QUOTE(kparam77 @ Aug 5 2011, 09:31 AM)
Recommended, 1/3 of ur epf money, u can make use for epf scheme. EPF giving 5.5% and its concider conservative. if u want to invest PM, make sure the expected returns are more than conservative returns. so, the better option for u is moderate or aggressif funds.

if u hv RM100K, take out  30K-35k only. u need to adjust ur portfolio time to time base on ur EPF contributions.

if u put in balanced fund, more and less u will ge the same with losses of SC 3%.

sisnce u r commitet with other financial issues, u will definatly take out ur money before or on time when u reach 55 yrs old. so monitor ur acc and when u think this is the right time, exit and put back ur money in EPF.

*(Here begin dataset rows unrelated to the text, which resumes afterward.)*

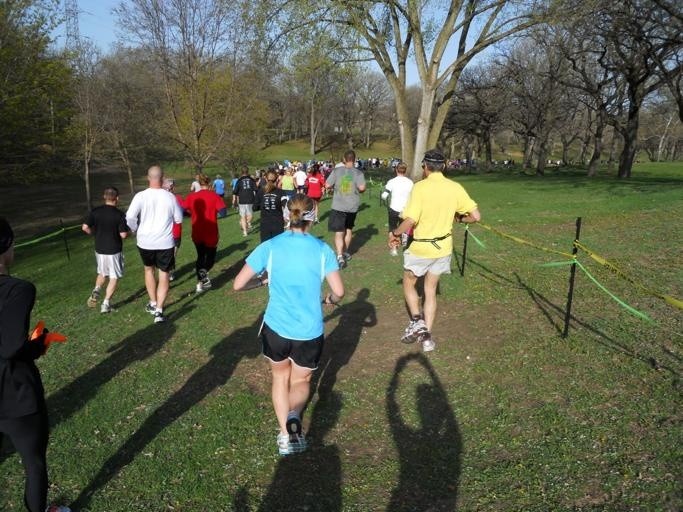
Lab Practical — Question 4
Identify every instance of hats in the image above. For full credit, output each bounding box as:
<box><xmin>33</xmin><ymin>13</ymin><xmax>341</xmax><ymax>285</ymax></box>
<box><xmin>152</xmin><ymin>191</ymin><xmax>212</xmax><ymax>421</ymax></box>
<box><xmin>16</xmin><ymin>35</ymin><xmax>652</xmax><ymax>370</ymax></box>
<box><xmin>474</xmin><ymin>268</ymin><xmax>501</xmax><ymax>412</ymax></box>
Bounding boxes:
<box><xmin>0</xmin><ymin>219</ymin><xmax>14</xmax><ymax>255</ymax></box>
<box><xmin>283</xmin><ymin>201</ymin><xmax>316</xmax><ymax>221</ymax></box>
<box><xmin>421</xmin><ymin>156</ymin><xmax>448</xmax><ymax>174</ymax></box>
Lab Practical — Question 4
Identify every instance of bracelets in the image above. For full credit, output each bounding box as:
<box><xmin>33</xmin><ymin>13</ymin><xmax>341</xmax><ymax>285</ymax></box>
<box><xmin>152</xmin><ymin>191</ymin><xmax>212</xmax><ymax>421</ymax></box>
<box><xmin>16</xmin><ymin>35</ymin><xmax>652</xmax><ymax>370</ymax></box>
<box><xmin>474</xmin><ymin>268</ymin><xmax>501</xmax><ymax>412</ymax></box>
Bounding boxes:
<box><xmin>392</xmin><ymin>229</ymin><xmax>402</xmax><ymax>237</ymax></box>
<box><xmin>328</xmin><ymin>295</ymin><xmax>338</xmax><ymax>305</ymax></box>
<box><xmin>460</xmin><ymin>215</ymin><xmax>467</xmax><ymax>223</ymax></box>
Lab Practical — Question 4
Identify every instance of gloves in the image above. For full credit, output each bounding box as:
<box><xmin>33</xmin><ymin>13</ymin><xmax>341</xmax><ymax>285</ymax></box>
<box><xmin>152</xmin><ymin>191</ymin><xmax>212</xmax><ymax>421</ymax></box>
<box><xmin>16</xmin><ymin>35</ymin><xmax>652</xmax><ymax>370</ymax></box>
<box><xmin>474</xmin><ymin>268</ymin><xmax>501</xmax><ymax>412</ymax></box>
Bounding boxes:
<box><xmin>30</xmin><ymin>328</ymin><xmax>50</xmax><ymax>358</ymax></box>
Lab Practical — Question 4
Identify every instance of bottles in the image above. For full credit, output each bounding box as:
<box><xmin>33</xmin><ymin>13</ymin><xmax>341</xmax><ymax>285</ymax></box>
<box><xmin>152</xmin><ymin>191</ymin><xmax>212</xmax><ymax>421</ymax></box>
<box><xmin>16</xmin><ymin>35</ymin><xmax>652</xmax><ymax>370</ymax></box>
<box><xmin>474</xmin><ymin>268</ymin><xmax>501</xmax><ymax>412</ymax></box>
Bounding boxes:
<box><xmin>389</xmin><ymin>231</ymin><xmax>398</xmax><ymax>256</ymax></box>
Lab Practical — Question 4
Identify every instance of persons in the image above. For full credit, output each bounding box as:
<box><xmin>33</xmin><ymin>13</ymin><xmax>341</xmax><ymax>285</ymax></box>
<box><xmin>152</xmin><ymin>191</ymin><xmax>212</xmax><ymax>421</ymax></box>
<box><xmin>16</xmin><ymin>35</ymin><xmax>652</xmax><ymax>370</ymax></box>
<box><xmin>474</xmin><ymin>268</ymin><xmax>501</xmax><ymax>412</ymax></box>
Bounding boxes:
<box><xmin>325</xmin><ymin>151</ymin><xmax>366</xmax><ymax>268</ymax></box>
<box><xmin>252</xmin><ymin>170</ymin><xmax>287</xmax><ymax>243</ymax></box>
<box><xmin>387</xmin><ymin>152</ymin><xmax>481</xmax><ymax>352</ymax></box>
<box><xmin>82</xmin><ymin>167</ymin><xmax>183</xmax><ymax>326</ymax></box>
<box><xmin>190</xmin><ymin>157</ymin><xmax>401</xmax><ymax>237</ymax></box>
<box><xmin>233</xmin><ymin>193</ymin><xmax>344</xmax><ymax>456</ymax></box>
<box><xmin>181</xmin><ymin>174</ymin><xmax>226</xmax><ymax>294</ymax></box>
<box><xmin>547</xmin><ymin>158</ymin><xmax>562</xmax><ymax>166</ymax></box>
<box><xmin>381</xmin><ymin>162</ymin><xmax>413</xmax><ymax>255</ymax></box>
<box><xmin>491</xmin><ymin>157</ymin><xmax>516</xmax><ymax>168</ymax></box>
<box><xmin>446</xmin><ymin>158</ymin><xmax>463</xmax><ymax>169</ymax></box>
<box><xmin>1</xmin><ymin>217</ymin><xmax>71</xmax><ymax>511</ymax></box>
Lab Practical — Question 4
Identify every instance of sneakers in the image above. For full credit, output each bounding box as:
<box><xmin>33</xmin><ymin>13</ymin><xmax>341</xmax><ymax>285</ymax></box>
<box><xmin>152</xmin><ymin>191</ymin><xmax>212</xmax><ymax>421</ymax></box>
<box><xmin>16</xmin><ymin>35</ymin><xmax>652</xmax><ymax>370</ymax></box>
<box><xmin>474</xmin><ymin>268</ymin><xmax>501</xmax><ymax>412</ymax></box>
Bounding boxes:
<box><xmin>337</xmin><ymin>253</ymin><xmax>351</xmax><ymax>268</ymax></box>
<box><xmin>400</xmin><ymin>318</ymin><xmax>431</xmax><ymax>344</ymax></box>
<box><xmin>146</xmin><ymin>303</ymin><xmax>164</xmax><ymax>323</ymax></box>
<box><xmin>423</xmin><ymin>338</ymin><xmax>436</xmax><ymax>353</ymax></box>
<box><xmin>101</xmin><ymin>304</ymin><xmax>119</xmax><ymax>314</ymax></box>
<box><xmin>87</xmin><ymin>289</ymin><xmax>100</xmax><ymax>307</ymax></box>
<box><xmin>242</xmin><ymin>221</ymin><xmax>253</xmax><ymax>237</ymax></box>
<box><xmin>195</xmin><ymin>272</ymin><xmax>212</xmax><ymax>292</ymax></box>
<box><xmin>276</xmin><ymin>410</ymin><xmax>307</xmax><ymax>457</ymax></box>
<box><xmin>45</xmin><ymin>505</ymin><xmax>71</xmax><ymax>512</ymax></box>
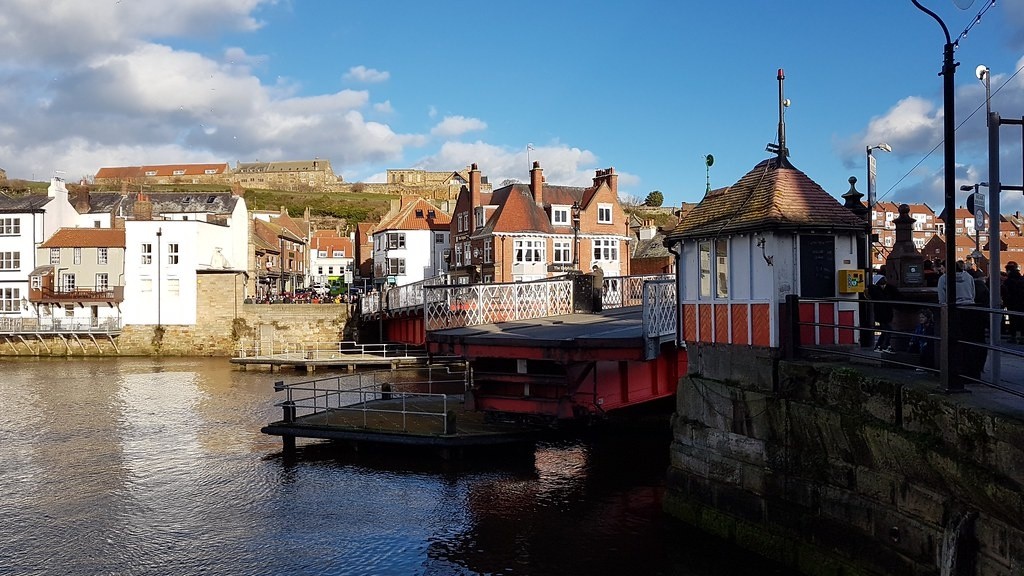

ya, u can wait for next GE, but when will be the next?? u r 40+ now, dont wait, just enter to market, apply VCA and DCA to max ur returns like active investors.

86/87, 97/98 and 08/09,  so the next right moment ....should be 16/17 (if any)

if u passive, just put ur money in PSF, PRSF, both for saving.

REMEMBER, INVESTING IN UT WITH UR OWN RISK.


Added on August 5, 2011, 10:51 amOMG.......market down 20% as at 5/8/2011 10.55am.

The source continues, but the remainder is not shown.